Written tasks
[1] In the passage on agent overrides, which level does an agent automatically enter when its heartbeat is missed for a configurable duration?
[2] From the passage on agent overrides, extract the part that opens with the words containing "The broadcast endpoint" and closes with "Level 1 (PAUSE).".
[3] Carry the passage on agent overrides forward from its final sentence.

The broadcast endpoint fans out individual override ECTs to each
target and returns per-agent results.

# Dead Man's Switch {#dead-man}

For maximum reliability, agents SHOULD implement a heartbeat
mechanism: the agent periodically pings an operator heartbeat
endpoint.  If the heartbeat is missed for a configurable duration,
the agent automatically enters Level 1 (PAUSE).

This provides a safety net when network connectivity to the
operator is lost.  The `unreachable_human` policy from
ACP-DAG-HITL governs behavior when the dead man's switch
activates: either `abort` or `safe_pause`.

# Security Considerations

Override commands are high-privilege operations.  All override
endpoints MUST require authentication via mutual TLS or signed
JWTs.

Override ECTs MUST be signed at L2 or L3.  Agents MUST verify
signatures before processing.

Data extract
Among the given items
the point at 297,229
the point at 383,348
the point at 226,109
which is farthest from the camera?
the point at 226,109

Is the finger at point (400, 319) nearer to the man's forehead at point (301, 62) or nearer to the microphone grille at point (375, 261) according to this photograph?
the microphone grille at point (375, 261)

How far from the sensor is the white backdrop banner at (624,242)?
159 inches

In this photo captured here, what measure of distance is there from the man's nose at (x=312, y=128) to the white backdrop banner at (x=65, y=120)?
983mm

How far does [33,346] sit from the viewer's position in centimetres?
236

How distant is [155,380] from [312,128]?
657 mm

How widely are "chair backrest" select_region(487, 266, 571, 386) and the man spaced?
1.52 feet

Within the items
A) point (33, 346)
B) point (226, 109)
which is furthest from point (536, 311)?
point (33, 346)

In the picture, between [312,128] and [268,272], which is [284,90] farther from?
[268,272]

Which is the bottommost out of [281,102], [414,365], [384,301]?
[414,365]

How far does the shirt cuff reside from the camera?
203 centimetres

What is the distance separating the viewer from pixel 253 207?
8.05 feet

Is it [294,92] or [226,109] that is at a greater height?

Results of the exercise
[1] Level 1 (PAUSE).

[2]
The broadcast endpoint fans out individual override ECTs to each
target and returns per-agent results.

# Dead Man's Switch {#dead-man}

For maximum reliability, agents SHOULD implement a heartbeat
mechanism: the agent periodically pings an operator heartbeat
endpoint.  If the heartbeat is missed for a configurable duration,
the agent automatically enters Level 1 (PAUSE).

[3]
To prevent replay attacks, agents MUST reject override ECTs with
`iat` more than 30 seconds in the past.  The `jti` MUST be unique;
agents MUST reject duplicate `jti` values.

Deployments SHOULD implement multi-operator approval for Level 4
(TAKEOVER), requiring two independent operator identities.

The override endpoint SHOULD be served on a separate port or
network interface from the agent's main API to ensure availability
during overload.

# IANA Considerations

This document requests the following registrations:

1. Well-known URI registrations for `hitl/override`,
   `hitl/resume`, `hitl/lift`, and `hitl/status` per {{RFC8615}}.

2. Registration of `exec_act` values: `hitl:override`,
   `hitl:ack`, `hitl:resume`, `hitl:lift`,
   `hitl:approval_request`, `hitl:approval_granted`,
   `hitl:approval_denied` in a future ECT action type registry.

--- back

# Acknowledgments
{:numbered="false"}

This specification is the runtime enforcement companion to
ACP-DAG-HITL {{I-D.nennemann-agent-dag-hitl-safety}}.  Override
design is inspired by industrial safety systems (IEC 62061,
ISO 13849).